There is no world in which the government should be able to force a private company to give something hugely valuable to, of all possible options, Comcast (one of the worst companies in America).
Mergers are costly to society because they concentrate power. The government should _absolutely_ prevent mergers that concentrate power, or otherwise redistribute that power.
I'd rather them just block these things like they did up until the early 2000s ... but it's not unreasonable for them to break up the government granted monopoly on spectrums if they do allow mergers.
The EU did a lot of analysis about this between member states.
It concluded that markets with 4 or more providers were far better served (price, quality, coverage, etc) than those with 3 (which effectively is what the US will have now).
The UK blocked the merger of 3 and O2 on these grounds, as it would leave only 3 providers.
Does sprint even count as a provider? The size of the players must matter? If you have 4 players and 3 are there in name only, surely that can't still be true?

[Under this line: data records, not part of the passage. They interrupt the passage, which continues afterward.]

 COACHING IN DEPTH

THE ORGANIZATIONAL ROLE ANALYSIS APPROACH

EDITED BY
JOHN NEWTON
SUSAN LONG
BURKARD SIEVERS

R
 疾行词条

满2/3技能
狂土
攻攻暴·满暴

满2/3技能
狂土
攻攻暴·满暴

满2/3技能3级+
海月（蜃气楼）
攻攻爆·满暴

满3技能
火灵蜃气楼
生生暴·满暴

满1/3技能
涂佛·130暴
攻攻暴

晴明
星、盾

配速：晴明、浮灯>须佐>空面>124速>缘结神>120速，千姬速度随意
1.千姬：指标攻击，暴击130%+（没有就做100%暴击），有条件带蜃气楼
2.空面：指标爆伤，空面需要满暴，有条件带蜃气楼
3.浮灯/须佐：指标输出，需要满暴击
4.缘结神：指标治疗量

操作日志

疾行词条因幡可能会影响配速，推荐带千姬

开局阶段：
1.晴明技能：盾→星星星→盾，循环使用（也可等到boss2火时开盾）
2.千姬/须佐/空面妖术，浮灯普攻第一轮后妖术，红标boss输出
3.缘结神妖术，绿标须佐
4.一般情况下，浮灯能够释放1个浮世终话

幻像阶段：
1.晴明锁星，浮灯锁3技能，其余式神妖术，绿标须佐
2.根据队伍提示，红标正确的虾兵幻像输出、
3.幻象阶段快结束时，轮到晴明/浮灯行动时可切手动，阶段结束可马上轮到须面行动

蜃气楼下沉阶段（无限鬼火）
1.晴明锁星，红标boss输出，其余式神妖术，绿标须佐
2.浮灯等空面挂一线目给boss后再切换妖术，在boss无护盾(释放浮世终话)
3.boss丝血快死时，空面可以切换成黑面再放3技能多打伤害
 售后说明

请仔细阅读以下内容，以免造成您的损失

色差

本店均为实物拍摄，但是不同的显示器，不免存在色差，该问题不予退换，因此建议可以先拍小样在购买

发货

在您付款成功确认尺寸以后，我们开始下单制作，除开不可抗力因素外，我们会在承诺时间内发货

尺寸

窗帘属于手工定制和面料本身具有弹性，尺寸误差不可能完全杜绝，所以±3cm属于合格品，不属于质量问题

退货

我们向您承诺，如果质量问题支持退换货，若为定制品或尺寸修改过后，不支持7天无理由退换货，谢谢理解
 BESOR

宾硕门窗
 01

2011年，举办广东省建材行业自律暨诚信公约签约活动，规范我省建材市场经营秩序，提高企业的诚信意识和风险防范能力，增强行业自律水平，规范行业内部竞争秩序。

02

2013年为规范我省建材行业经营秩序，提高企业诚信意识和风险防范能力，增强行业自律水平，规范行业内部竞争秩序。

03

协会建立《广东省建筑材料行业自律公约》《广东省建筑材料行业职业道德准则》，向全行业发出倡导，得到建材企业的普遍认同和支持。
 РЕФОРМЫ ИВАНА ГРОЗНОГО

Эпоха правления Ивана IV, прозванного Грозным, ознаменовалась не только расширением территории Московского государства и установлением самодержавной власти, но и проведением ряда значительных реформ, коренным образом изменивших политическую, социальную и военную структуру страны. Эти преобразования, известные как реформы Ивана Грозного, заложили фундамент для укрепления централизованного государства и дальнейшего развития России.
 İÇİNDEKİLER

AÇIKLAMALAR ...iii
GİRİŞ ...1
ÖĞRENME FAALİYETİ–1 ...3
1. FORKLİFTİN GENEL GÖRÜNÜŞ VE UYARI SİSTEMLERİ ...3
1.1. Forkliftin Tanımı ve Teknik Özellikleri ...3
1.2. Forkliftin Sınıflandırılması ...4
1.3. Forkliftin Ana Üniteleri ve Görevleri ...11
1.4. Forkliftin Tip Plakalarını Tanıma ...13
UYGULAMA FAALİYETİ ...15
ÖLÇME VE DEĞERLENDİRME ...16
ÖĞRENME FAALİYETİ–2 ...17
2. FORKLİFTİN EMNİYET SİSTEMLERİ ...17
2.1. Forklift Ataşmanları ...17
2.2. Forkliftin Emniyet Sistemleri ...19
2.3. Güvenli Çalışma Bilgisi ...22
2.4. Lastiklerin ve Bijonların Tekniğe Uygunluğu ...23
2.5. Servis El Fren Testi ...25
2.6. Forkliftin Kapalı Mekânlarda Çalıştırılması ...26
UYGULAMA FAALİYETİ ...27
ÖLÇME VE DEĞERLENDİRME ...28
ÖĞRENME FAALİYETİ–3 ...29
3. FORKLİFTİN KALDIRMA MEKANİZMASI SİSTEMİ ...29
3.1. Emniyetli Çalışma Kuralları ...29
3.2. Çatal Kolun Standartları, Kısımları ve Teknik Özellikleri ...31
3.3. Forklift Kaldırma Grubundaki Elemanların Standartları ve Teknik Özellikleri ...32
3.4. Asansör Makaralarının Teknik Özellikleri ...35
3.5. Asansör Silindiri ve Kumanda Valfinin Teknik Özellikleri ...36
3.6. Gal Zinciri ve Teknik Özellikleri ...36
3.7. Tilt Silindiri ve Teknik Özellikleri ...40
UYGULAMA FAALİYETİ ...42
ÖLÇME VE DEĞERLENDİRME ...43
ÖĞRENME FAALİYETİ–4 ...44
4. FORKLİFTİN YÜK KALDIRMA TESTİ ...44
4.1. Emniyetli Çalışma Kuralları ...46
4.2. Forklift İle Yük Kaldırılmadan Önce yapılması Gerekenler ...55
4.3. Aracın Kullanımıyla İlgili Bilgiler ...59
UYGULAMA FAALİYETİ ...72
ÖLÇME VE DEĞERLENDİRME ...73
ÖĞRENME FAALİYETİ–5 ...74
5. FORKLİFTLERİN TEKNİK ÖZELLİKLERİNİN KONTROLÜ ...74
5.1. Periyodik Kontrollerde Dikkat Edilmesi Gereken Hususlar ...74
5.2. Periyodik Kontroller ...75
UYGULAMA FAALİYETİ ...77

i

From the looks of it, Sprint will be bankrupt in a few years anyway, and then we'll still end up with 3 providers, but likely Verizon and AT&T (in addition to T-Mobile) will buy up parts of its carcass. I'd rather T-Mo gets it all, now, rather than have all three companies fight over the scraps, later.
Yeah, this merger (for whatever reason) reminds me a lot of the US Air/American Airlines merger of a few years ago. On the one hand, going from 4 to 3 'major' players seems an obvious loss for consumers. On the other hand, unless these two combine, I don't really see either of them able to really challenge AT&T/Verizon long term, which means that a merger to create three large players is better for consumers than a series of events that ultimately ends with two major players - and that seems like a fairly realistic outcome in this space.
Nice ideology. Reality is quite different. Companies in large mergers or with consolidated industries often have to make concessions to regulators to proceed with the merger.
Fwiw, I think the person you are replying to was concerned more about the fact that Comcast would benefit than that T-Mobile would be forced to make concessions.
I'd rather them just block these things like they did up until the early 2000s ... but it's not unreasonable for them to break up the government granted monopoly on spectrums if they do allow mergers.